Amidst rising price pressures, Africa’s second largest copper hotpot Zambia will adjust its petroleum prices 14% higher as its local currency slides while geopolitical tensions heighten. The Energy Regulation Board announced a fuel price hike citing rising crude prices on account of supply constraints from geopolitical anxiety while the copper currency has extended its losing streak by 9.8% in the period amidst weak dollar supply. This will be the first petroleum price hike in the last 5 months.

Effective midnight of 31 January 2024, petrol prices will trade for K34.19 (K29.98), diesel – K32.15 (K29.96) and Kerosene – K24.04 (K0.00) and Jet Air fuel – K32.69 (K26.69) a liter.

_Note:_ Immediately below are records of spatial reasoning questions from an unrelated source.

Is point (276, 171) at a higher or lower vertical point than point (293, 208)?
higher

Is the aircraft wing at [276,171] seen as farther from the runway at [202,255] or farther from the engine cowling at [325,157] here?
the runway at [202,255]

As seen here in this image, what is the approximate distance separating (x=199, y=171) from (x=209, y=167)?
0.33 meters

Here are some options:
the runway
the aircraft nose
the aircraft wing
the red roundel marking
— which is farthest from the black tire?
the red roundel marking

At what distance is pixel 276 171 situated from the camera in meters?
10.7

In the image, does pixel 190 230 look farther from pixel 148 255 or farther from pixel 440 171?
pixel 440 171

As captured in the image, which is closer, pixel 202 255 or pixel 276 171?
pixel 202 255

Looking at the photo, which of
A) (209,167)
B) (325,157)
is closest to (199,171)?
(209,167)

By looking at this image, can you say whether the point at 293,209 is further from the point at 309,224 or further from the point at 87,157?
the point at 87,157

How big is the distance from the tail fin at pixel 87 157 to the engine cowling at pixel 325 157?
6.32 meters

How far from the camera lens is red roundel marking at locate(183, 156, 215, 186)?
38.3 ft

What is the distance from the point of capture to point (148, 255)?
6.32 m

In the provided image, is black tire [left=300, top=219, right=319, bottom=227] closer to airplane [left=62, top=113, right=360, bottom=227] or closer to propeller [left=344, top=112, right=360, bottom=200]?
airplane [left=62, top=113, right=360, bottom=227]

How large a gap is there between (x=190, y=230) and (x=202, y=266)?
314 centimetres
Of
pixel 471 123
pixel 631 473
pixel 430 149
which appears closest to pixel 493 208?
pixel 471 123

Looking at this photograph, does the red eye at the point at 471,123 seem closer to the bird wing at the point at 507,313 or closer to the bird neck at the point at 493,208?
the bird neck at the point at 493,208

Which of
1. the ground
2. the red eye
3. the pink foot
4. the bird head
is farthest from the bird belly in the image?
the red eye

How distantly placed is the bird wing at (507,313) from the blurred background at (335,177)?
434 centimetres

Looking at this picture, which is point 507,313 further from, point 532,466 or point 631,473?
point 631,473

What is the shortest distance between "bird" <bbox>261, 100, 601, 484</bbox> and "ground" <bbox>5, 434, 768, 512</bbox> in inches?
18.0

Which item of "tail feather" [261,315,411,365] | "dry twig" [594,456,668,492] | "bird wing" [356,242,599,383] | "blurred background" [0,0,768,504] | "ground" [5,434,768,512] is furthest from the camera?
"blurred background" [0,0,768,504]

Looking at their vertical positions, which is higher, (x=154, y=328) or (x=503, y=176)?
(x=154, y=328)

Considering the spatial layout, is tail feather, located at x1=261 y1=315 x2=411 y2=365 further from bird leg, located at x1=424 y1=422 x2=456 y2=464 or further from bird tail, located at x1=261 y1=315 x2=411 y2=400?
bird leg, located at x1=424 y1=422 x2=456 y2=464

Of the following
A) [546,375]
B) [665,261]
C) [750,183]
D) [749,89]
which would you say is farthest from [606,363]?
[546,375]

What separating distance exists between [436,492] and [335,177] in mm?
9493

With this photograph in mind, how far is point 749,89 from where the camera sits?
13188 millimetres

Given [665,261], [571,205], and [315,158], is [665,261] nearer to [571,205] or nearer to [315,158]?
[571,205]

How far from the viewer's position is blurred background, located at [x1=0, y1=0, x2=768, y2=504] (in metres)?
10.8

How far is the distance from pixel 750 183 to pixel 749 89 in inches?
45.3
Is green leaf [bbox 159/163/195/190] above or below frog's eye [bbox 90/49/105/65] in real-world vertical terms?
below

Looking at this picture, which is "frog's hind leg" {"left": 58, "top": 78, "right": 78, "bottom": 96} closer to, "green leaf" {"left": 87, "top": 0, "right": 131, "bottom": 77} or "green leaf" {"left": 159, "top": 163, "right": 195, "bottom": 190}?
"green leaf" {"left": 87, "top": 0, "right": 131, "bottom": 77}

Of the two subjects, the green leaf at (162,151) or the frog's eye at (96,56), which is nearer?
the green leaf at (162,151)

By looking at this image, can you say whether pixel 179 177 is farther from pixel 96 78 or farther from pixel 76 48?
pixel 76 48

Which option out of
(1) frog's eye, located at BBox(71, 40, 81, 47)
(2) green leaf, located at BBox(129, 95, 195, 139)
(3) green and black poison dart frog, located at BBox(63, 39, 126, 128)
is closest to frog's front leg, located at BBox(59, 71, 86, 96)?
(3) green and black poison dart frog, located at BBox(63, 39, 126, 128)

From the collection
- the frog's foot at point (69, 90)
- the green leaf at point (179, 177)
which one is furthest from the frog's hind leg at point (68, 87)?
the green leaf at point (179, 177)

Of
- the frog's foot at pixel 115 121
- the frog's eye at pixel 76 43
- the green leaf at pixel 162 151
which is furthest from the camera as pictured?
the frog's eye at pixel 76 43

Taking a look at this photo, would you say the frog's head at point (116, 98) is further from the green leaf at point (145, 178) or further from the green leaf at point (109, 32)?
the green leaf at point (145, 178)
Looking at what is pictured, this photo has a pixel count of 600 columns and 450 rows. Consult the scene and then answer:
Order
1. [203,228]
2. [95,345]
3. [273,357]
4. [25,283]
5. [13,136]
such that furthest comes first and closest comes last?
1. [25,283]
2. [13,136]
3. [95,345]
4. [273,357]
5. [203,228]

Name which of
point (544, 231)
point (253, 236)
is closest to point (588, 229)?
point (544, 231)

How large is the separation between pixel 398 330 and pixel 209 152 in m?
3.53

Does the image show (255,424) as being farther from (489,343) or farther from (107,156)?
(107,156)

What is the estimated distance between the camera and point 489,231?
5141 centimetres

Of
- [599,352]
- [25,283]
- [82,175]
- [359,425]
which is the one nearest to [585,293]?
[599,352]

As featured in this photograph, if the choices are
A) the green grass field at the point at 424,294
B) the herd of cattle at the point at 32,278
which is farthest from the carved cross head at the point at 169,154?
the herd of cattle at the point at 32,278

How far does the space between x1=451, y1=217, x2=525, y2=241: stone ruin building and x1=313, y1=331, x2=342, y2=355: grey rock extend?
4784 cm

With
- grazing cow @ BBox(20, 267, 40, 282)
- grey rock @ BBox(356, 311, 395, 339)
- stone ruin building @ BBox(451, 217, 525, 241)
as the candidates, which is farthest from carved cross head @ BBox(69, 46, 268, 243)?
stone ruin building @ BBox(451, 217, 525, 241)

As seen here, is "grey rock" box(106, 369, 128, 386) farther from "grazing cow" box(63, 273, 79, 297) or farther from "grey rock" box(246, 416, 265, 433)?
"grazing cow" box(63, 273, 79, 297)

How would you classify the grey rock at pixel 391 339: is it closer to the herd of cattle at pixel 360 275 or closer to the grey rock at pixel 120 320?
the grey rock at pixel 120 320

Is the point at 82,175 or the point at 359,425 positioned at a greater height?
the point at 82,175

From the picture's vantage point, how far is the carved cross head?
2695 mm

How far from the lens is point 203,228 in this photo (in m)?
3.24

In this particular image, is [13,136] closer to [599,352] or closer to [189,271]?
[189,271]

Brent prices have been impacted by supply fundamentals to include Iranian backed militant attacks through drone strikes on Jordan, Ukrainian drone attacks on a Russian refinery and Houthi attacks on civilian vessels in the Suez Canal in the Red Sea. These developments in addition to disruptions in Libya have continued to short crude supply while growth expansion in the United States has increased demand including that of crude.

Domestically, private sector pulse as measured by purchasing managers index (PMI) has remained constrained in contraction with three persistent themes namely lack of liquidity, currency weakness and rising petroleum prices forcing manufacturers to raise selling prices. January inflation headlined 13.2% outside the 6-8% BOZ target band.

In the labyrinth of a debt restructure, cost of living pressures have remain a key hurdle with the MinFin seeing debt reorganization closing as early as end of March 2024. However the uncertainty continues to breed market fatigue despite robust growth but in an inflationary environment.

“A petroleum price hike compounds the inflation quagmire amidst currency woes that could trigger tighter monetary policy in February when the rates decision committee meet,” ZATU Financial Consultants Managing Partner Munyumba Mutwale said,

Weeks earlier the energy regulator had hinted on the depletion of the excess reserves which were used to buffer for price fluctuation’s. The Zambian authorities as part of fiscal purse reorganization in 2022 scrapped the fuel subsidy that saw the monthly fuel price review.

The fuel price adjustment is expected to have a ripple effect on transport and manufacturing costs.